» WHAT TO PRODUCE
Leave the images out and write out each entry exactly as shown.

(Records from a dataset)
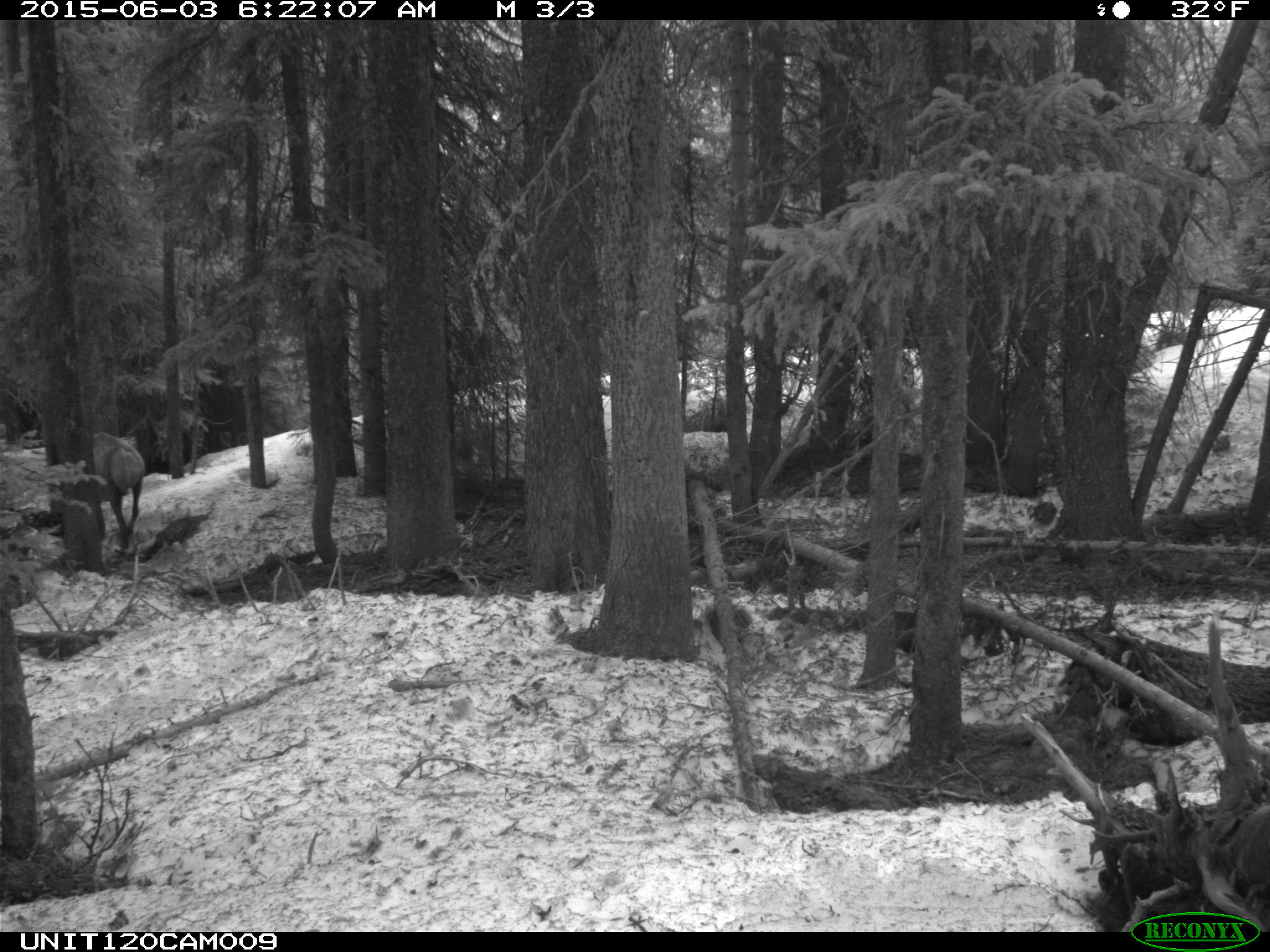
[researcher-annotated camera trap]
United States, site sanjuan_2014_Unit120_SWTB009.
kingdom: Animalia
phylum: Chordata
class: Mammalia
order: Artiodactyla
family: Cervidae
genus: Cervus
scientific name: Cervus elaphus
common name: red deer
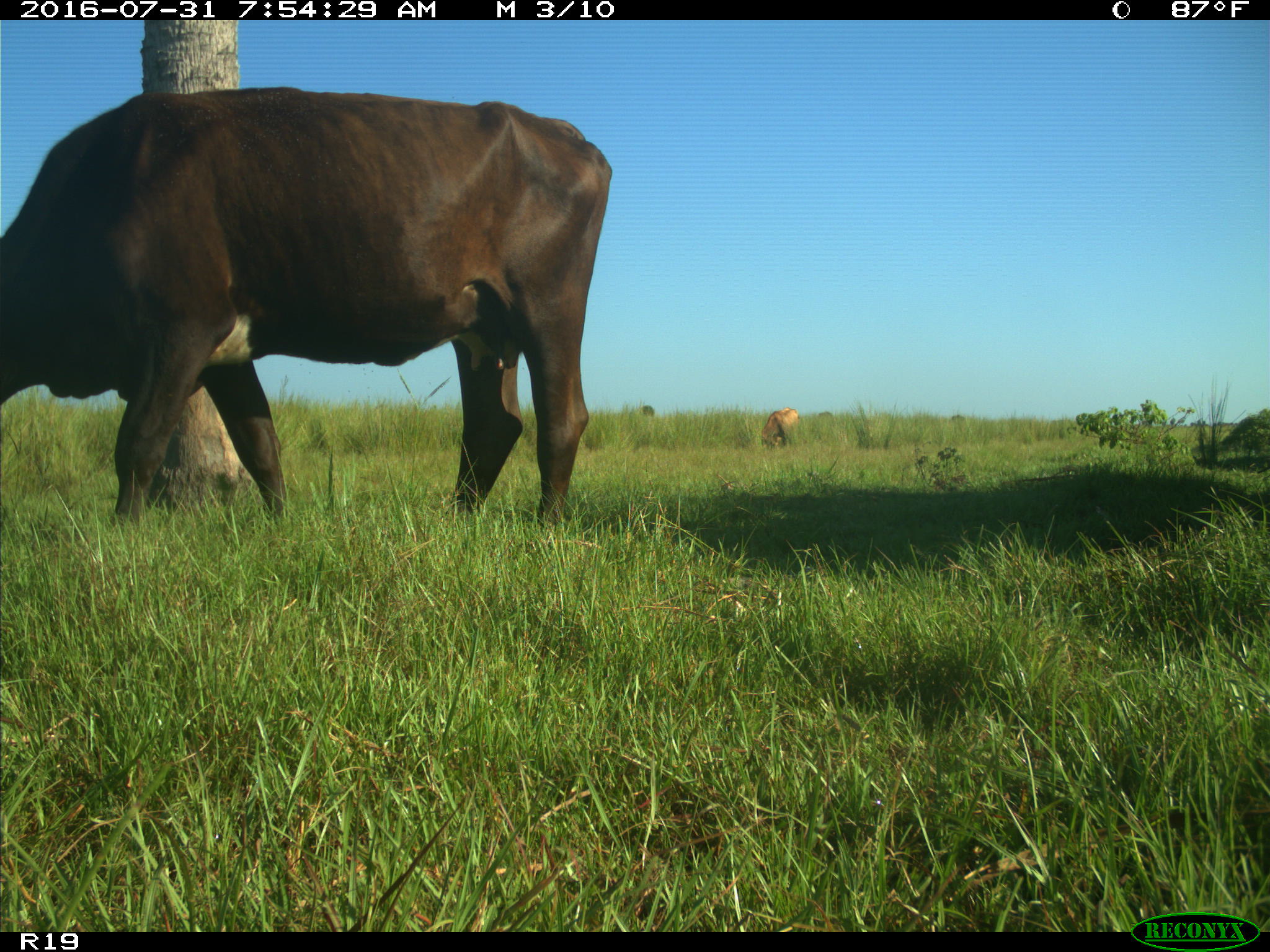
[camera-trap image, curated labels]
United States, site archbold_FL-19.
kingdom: Animalia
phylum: Chordata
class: Mammalia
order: Artiodactyla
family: Bovidae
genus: Bos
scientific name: Bos taurus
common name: domestic cow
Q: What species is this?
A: Bos taurus (domestic cow).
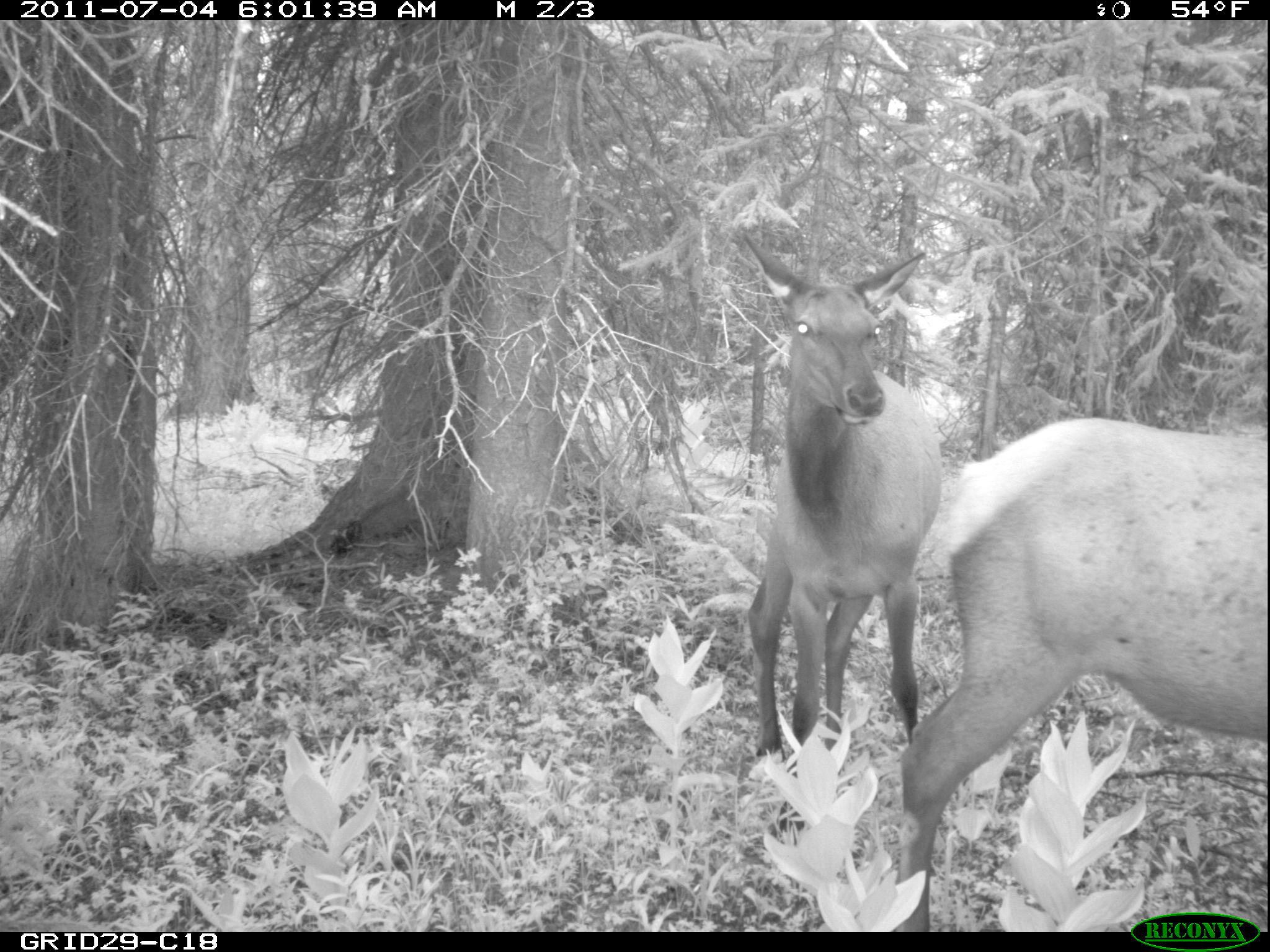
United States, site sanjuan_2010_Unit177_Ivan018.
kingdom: Animalia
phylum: Chordata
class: Mammalia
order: Artiodactyla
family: Cervidae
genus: Cervus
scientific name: Cervus elaphus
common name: red deer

» ANSWER SPACE
[researcher-annotated camera trap]
United States, site sanjuan_2014_Unit120_SWTB009.
kingdom: Animalia
phylum: Chordata
class: Mammalia
order: Artiodactyla
family: Cervidae
genus: Cervus
scientific name: Cervus elaphus
common name: red deer
[camera-trap image, curated labels]
United States, site archbold_FL-19.
kingdom: Animalia
phylum: Chordata
class: Mammalia
order: Artiodactyla
family: Bovidae
genus: Bos
scientific name: Bos taurus
common name: domestic cow
Q: What species is this?
A: Bos taurus (domestic cow).
United States, site sanjuan_2010_Unit177_Ivan018.
kingdom: Animalia
phylum: Chordata
class: Mammalia
order: Artiodactyla
family: Cervidae
genus: Cervus
scientific name: Cervus elaphus
common name: red deer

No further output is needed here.